Abstract:
In this chapter, approaches to the image analysis of the choreography of the plant endoplasmic reticulum (ER) labeled with fluorescent fusion proteins (\"stars,\" if you wish) are presented. The approaches include the analyses of those parts of the ER that are attached through membrane contact sites to moving or non-moving partners (other \"stars\"). Image analysis is also used to understand the nature of the tubular polygonal network, the hallmark of this organelle, and how the polygons change over time due to tubule sliding or motion. Furthermore, the remodeling polygons of the ER interact with regions of fundamentally different topologies, the ER cisternae, and image analysis can be used to separate the tubules from the cisternae. ER cisternae, like polygons and tubules, can be motile or stationary. To study which parts are attached to non-moving partners, such as domains of the ER that form membrane contact sites with the plasma membrane/cell wall, an image analysis approach called persistency mapping has been used. To study the domains of the ER that move rapidly and stream through the cell, image analysis of optic flow has been used.
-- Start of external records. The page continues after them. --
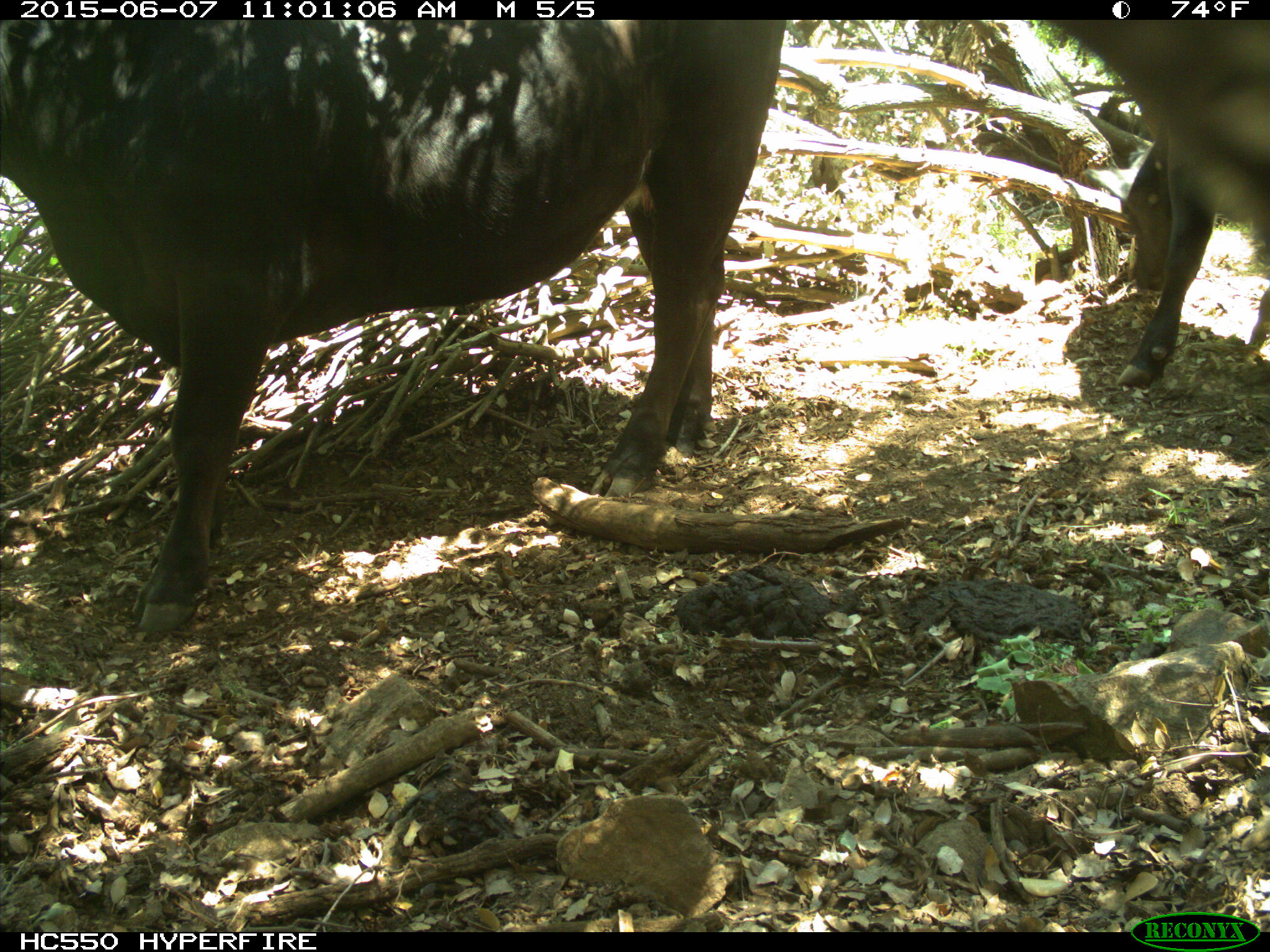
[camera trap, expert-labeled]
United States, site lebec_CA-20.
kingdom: Animalia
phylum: Chordata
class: Mammalia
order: Artiodactyla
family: Bovidae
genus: Bos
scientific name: Bos taurus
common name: domestic cow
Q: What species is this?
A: Bos taurus (domestic cow).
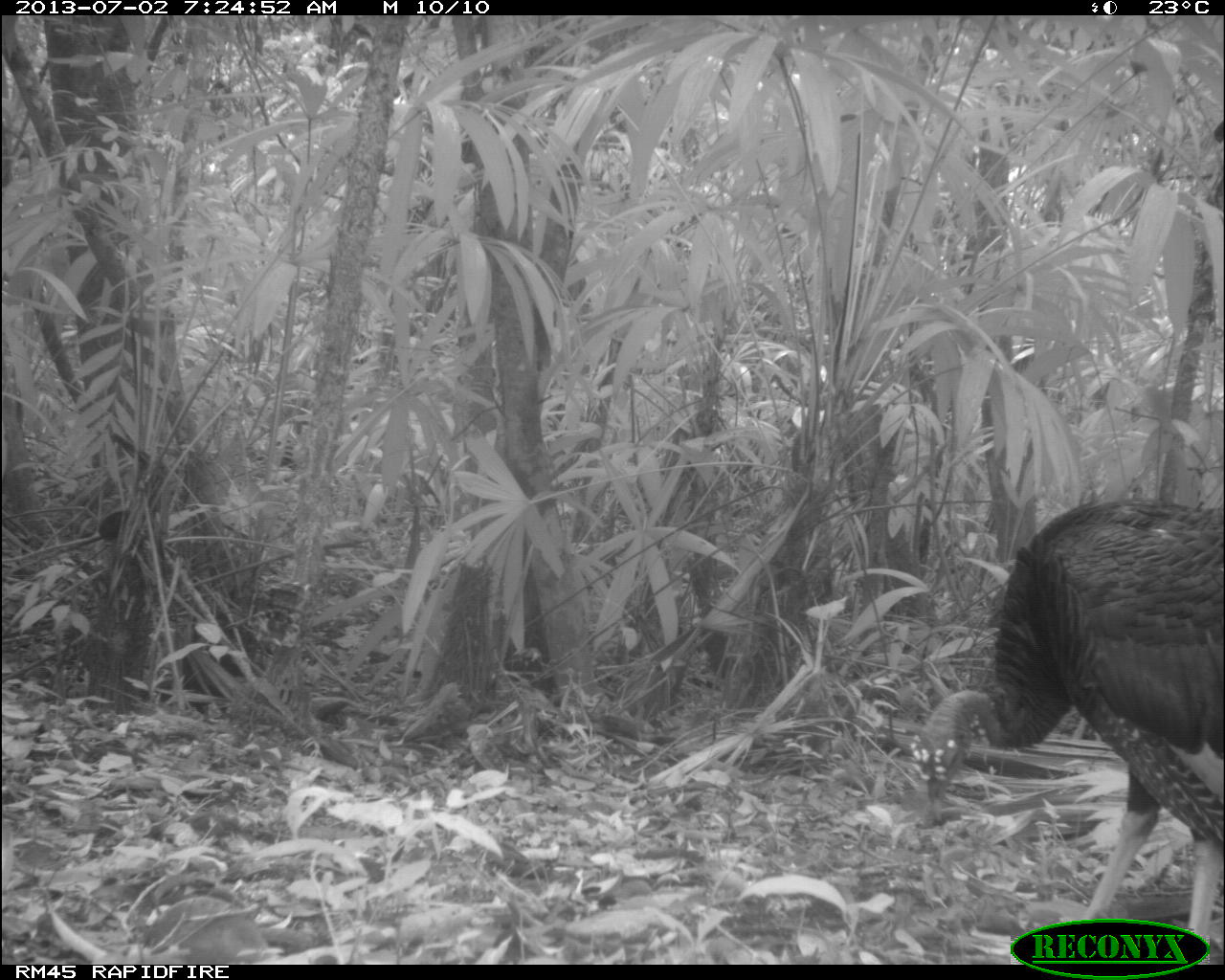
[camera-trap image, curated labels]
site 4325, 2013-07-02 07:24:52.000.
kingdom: Animalia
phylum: Chordata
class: Aves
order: Galliformes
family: Phasianidae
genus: Meleagris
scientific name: Meleagris ocellata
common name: ocellated turkey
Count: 1.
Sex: male.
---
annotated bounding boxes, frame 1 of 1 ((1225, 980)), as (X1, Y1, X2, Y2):
meleagris ocellata: (905, 494, 1223, 965)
However, optic flow approaches confuse the movement of the ER itself with the movement of proteins within the ER. As an overall measure of ER dynamics, optic flow approaches are of value, but their limitation as to what exactly is \"flowing\" needs to be specified. Finally, there are important imaging approaches that directly address the movement of fluorescent proteins within the ER lumen or in the membrane of the ER. Of these, fluorescence recovery after photobleaching (FRAP), inverse FRAP (iFRAP), and single particle tracking approaches are described.
摘要:
在这一章中,用荧光融合蛋白标记的植物内质网(ER)的编舞图像分析方法(“恒星,\“如果你愿意的话)被提出来。这些方法包括分析通过膜接触位点附着到移动或非移动伴侣(其他“星星”)的ER部分。图像分析还用于了解管状多边形网络的性质,这个细胞器的标志,以及由于细管滑动或运动,多边形如何随时间变化。此外,ER的重塑多边形与根本不同拓扑的区域相互作用,水箱,和图像分析可用于从池中分离小管。水箱,比如多边形和小管,可以是活动的或静止的。为了研究哪些部分附着在不移动的伙伴身上,例如与质膜/细胞壁形成膜接触位点的ER结构域,已经使用了一种称为持久性映射的图像分析方法。为了研究快速移动并流经细胞的ER域,光流的图像分析已被使用。然而,光流方法将ER本身的运动与ER内蛋白质的运动混淆。作为ER动态的总体度量,光流方法是有价值的,但他们的限制究竟是什么“流动”需要指定。最后,有重要的成像方法可以直接解决荧光蛋白在ER腔内或ER膜内的运动。其中,光漂白后的荧光恢复(FRAP),反FRAP(iFRAP),描述了单粒子跟踪方法。